* Data records:
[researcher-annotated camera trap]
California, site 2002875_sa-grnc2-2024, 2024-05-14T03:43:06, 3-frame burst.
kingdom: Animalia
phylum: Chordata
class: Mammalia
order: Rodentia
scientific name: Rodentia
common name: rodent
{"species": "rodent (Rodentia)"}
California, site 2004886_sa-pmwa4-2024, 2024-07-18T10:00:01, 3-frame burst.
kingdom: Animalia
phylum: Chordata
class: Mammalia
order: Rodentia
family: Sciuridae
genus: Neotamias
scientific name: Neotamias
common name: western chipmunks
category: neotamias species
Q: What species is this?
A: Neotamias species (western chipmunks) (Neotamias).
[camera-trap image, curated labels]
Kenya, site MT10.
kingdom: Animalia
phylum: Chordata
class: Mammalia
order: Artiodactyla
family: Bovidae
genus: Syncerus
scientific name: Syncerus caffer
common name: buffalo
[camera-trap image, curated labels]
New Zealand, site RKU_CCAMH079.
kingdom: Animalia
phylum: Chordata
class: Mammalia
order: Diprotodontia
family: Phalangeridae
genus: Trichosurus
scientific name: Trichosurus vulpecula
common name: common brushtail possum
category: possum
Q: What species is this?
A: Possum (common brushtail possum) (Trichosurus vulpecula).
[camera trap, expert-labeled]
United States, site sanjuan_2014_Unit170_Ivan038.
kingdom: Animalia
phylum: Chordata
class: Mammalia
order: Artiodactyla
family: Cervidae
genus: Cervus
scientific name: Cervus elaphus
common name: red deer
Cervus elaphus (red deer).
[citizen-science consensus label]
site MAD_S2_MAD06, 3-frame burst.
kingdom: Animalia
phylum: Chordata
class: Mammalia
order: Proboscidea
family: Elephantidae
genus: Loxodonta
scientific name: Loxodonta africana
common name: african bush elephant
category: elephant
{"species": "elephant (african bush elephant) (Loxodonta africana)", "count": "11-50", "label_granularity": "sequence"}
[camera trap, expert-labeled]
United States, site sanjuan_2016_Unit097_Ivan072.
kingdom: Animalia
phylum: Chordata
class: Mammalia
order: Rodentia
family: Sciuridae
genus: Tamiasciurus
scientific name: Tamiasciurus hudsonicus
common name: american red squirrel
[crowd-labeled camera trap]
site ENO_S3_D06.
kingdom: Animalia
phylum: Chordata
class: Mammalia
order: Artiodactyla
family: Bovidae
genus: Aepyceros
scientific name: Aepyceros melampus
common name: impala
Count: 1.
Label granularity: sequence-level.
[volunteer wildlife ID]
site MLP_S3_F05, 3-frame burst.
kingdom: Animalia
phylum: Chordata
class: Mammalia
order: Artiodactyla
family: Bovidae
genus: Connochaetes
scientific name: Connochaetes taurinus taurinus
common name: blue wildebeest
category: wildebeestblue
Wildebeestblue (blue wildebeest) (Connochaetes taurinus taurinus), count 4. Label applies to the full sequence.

* Task details: Within the material above, the line with "family: Phalangeridae" opens the range and the line with "family: Elephantidae" closes it; reproduce that range word for word.

* Your solution:
family: Phalangeridae
genus: Trichosurus
scientific name: Trichosurus vulpecula
common name: common brushtail possum
category: possum
Q: What species is this?
A: Possum (common brushtail possum) (Trichosurus vulpecula).
[camera trap, expert-labeled]
United States, site sanjuan_2014_Unit170_Ivan038.
kingdom: Animalia
phylum: Chordata
class: Mammalia
order: Artiodactyla
family: Cervidae
genus: Cervus
scientific name: Cervus elaphus
common name: red deer
Cervus elaphus (red deer).
[citizen-science consensus label]
site MAD_S2_MAD06, 3-frame burst.
kingdom: Animalia
phylum: Chordata
class: Mammalia
order: Proboscidea
family: Elephantidae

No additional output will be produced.